Short task:
Convert the material, starting at the line containing "Is pixel 218" and ending at its final line, into a Markdown table with the columns No. and Line. Give one numbered row per line and skip the blank lines.

Stored items
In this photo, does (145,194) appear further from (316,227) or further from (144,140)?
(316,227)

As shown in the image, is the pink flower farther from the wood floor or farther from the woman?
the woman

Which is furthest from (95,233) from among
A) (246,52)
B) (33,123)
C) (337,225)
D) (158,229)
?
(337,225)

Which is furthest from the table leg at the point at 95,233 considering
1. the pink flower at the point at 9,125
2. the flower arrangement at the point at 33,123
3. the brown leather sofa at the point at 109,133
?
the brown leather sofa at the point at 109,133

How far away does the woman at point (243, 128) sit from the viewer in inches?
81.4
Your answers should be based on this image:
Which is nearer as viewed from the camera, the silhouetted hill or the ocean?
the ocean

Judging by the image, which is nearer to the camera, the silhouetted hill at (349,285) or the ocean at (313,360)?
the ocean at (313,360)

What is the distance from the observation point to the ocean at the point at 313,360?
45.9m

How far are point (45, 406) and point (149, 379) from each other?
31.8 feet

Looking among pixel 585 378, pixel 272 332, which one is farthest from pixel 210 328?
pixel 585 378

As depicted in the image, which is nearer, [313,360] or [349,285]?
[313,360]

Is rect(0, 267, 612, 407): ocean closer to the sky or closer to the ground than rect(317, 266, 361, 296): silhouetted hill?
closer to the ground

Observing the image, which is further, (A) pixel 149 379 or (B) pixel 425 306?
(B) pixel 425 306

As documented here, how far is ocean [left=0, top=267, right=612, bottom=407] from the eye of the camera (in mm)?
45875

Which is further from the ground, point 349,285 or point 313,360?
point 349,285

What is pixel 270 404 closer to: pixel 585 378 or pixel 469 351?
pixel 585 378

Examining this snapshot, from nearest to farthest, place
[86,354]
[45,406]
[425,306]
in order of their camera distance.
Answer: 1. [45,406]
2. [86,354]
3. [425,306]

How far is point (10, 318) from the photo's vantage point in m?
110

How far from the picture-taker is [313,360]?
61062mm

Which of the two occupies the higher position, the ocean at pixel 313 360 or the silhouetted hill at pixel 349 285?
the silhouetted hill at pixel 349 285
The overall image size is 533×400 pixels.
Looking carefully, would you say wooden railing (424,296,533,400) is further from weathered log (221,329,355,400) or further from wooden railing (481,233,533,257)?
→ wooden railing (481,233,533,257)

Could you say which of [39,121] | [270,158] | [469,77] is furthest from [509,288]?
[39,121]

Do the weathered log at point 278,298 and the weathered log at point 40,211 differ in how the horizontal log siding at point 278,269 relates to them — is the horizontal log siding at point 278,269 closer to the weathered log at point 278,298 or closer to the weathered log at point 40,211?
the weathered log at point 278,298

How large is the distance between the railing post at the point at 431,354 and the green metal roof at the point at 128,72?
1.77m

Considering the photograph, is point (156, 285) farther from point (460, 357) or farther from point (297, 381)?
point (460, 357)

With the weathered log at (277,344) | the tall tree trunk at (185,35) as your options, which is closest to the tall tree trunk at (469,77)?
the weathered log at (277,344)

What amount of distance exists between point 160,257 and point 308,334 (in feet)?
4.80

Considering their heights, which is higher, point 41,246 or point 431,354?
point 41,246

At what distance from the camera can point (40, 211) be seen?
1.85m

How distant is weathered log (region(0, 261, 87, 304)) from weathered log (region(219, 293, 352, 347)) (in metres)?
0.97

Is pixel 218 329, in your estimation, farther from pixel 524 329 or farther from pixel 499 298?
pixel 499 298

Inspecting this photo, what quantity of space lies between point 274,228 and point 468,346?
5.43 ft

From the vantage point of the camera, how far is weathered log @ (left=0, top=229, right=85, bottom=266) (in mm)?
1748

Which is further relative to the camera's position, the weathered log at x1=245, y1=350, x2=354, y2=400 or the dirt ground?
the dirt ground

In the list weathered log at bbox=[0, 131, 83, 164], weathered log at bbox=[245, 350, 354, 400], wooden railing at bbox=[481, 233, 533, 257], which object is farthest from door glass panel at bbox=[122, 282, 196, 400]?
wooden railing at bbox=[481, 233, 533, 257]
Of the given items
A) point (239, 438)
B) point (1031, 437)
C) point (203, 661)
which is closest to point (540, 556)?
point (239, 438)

Solution:
| No. | Line |
|---|---|
| 1 | Is pixel 218 329, in your estimation, farther from pixel 524 329 or farther from pixel 499 298? |
| 2 | pixel 499 298 |
| 3 | Inspecting this photo, what quantity of space lies between point 274,228 and point 468,346? |
| 4 | 5.43 ft |
| 5 | From the vantage point of the camera, how far is weathered log @ (left=0, top=229, right=85, bottom=266) (in mm)? |
| 6 | 1748 |
| 7 | Which is further relative to the camera's position, the weathered log at x1=245, y1=350, x2=354, y2=400 or the dirt ground? |
| 8 | the dirt ground |
| 9 | In the list weathered log at bbox=[0, 131, 83, 164], weathered log at bbox=[245, 350, 354, 400], wooden railing at bbox=[481, 233, 533, 257], which object is farthest from door glass panel at bbox=[122, 282, 196, 400]? |
| 10 | wooden railing at bbox=[481, 233, 533, 257] |
| 11 | Of the given items |
| 12 | A) point (239, 438) |
| 13 | B) point (1031, 437) |
| 14 | C) point (203, 661) |
| 15 | which is closest to point (540, 556)? |
| 16 | point (239, 438) |